**Aufgabenstellung:**
A - Beantworte mithilfe des Textauszugs weiter unten die folgenden Fragen:
(i) Wie viele Postkarten enthält das Faltprodukt zur Berninabahn?
(ii) Welchen Preis hatte das Produkt damals?
(iii) Aus welchem Verlag stammen die Fotos?
B - Prüfe, ob die folgenden Aussagen mit dem Textauszug weiter unten übereinstimmen. Antworte jeweils mit Ja oder Nein und zitiere die entscheidende Stelle wörtlich.
(i) Das Faltprodukt trägt den Stempel des Betriebschefs der Berninabahn.
(ii) Unter den Karten befindet sich eine Aufnahme des Kreisviadukts von Brusio.
(iii) Das Faltprodukt hat ungefähr das Format A4 quer.

**Textauszug:**
____________

Dr. Buombergers Eisenbahn Panoramakarten "Bernina"
Unter dem Namen "Dr. Buombergers Eisenbahn Panoramakarten" erschienen verschiedene Faltprodukte, so über die Schifffahrt auf dem Rhein und auch über Schweizerische Eisenbahnen. Bekannt sind mit einzelne Postkarten von Rigi, Zürich und Krummenau.
Hier stelle ich ein solches Faltprodukt vor, das ich bisher erst einmal gesehen habe. Es trägt zudem noch den Stempel des Betriebschefs der Berninabahn. Das Format ist ca. A5 hoch.
Es sind 24 Postkarten einer Reise mit der Berninabahn enthalten, die man heraus schneiden und verschicken kann. Das Produkt kostete damals 2 Franken.
Die Fotos sind alle aus dem Photoglob-Verlag. Diese Faltgeschichte ist denn auch patentiert von den "Vereinigten Kunstanstalten A.-G., Zürich, Abteilung Photoglob". Wie genau die Aufgabenverteilung der Beteiligten war, erschliesst sich mir nicht: Wenn die Fotos und das Faltprodukt der gleichen Firma gehören, was war denn die Rolle des Dr. Buomberger? Vielleicht gibt sich ein Hinweis über diese Publikation hier.
Die Zusammenstellung der Karten ist etwas eigenartig. Es fehlt z.B. eine Grossansicht von St. Moritz, stattdessen gibt ein Bild des Innfalls. Ebenso fehlen eindrückliche Bilder von Montebello, Berninagruppe und Piz Palü, auch der Kreisviadukt von Brusio ist nicht vertreten. Dafür gibts Kühe auf der Strasse und den unbedeutenden Ort Meschino. Aus Sammlersicht sind die letzen beiden natürlich heute ein Glücksfall! Der Tiefpunkt jedoch ist eine nichtssagende Aufnahme aus Campaschio, siehe weiter unten.

____________

**Extrahierte Einträge:**

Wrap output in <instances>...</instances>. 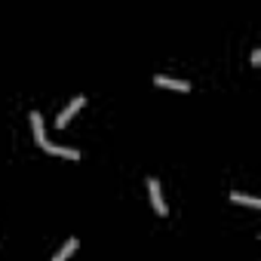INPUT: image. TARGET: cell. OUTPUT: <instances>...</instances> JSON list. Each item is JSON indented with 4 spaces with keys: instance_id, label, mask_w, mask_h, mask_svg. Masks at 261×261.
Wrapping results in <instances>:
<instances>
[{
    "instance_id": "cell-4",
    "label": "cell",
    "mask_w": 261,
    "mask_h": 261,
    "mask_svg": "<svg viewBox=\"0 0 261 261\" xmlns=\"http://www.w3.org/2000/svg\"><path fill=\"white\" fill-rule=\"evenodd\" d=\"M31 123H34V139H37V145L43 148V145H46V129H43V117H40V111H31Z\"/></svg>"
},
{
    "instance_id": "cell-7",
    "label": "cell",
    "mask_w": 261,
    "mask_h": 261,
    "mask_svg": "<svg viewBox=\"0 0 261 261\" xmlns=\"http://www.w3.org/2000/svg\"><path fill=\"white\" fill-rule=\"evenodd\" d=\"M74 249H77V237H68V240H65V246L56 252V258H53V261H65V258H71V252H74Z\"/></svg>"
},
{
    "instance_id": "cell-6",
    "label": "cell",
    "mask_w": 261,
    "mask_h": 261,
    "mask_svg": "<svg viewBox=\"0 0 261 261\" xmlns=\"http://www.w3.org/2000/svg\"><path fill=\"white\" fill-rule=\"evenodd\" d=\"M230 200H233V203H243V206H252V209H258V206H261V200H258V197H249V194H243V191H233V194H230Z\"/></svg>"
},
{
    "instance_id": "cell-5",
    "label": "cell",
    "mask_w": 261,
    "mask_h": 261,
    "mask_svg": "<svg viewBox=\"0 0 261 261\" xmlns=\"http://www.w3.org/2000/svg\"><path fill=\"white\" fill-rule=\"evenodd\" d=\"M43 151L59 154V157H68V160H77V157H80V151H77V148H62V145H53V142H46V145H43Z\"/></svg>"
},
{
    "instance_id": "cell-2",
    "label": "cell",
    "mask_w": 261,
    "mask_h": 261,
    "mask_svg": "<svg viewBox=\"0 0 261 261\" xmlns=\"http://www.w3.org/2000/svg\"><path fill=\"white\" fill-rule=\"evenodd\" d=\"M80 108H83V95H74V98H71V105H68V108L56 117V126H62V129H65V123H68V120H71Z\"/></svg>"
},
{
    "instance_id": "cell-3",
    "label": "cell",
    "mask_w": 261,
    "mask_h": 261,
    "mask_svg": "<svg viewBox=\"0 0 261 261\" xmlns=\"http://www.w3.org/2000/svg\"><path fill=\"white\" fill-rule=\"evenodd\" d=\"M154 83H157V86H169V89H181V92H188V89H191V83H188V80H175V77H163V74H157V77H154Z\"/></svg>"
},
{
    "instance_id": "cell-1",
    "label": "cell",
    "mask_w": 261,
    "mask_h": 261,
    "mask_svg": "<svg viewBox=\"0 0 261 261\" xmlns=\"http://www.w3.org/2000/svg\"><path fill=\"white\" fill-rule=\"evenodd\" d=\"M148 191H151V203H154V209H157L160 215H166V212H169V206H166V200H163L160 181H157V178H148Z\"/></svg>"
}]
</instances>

____________

**Lösungen:**
A -
(i) 24 Postkarten
(ii) 2 Franken
(iii) Aus dem Photoglob-Verlag

B -
(i) Ja: „Es trägt zudem noch den Stempel des Betriebschefs der Berninabahn.“
(ii) Nein: „auch der Kreisviadukt von Brusio ist nicht vertreten“
(iii) Nein: „Das Format ist ca. A5 hoch.“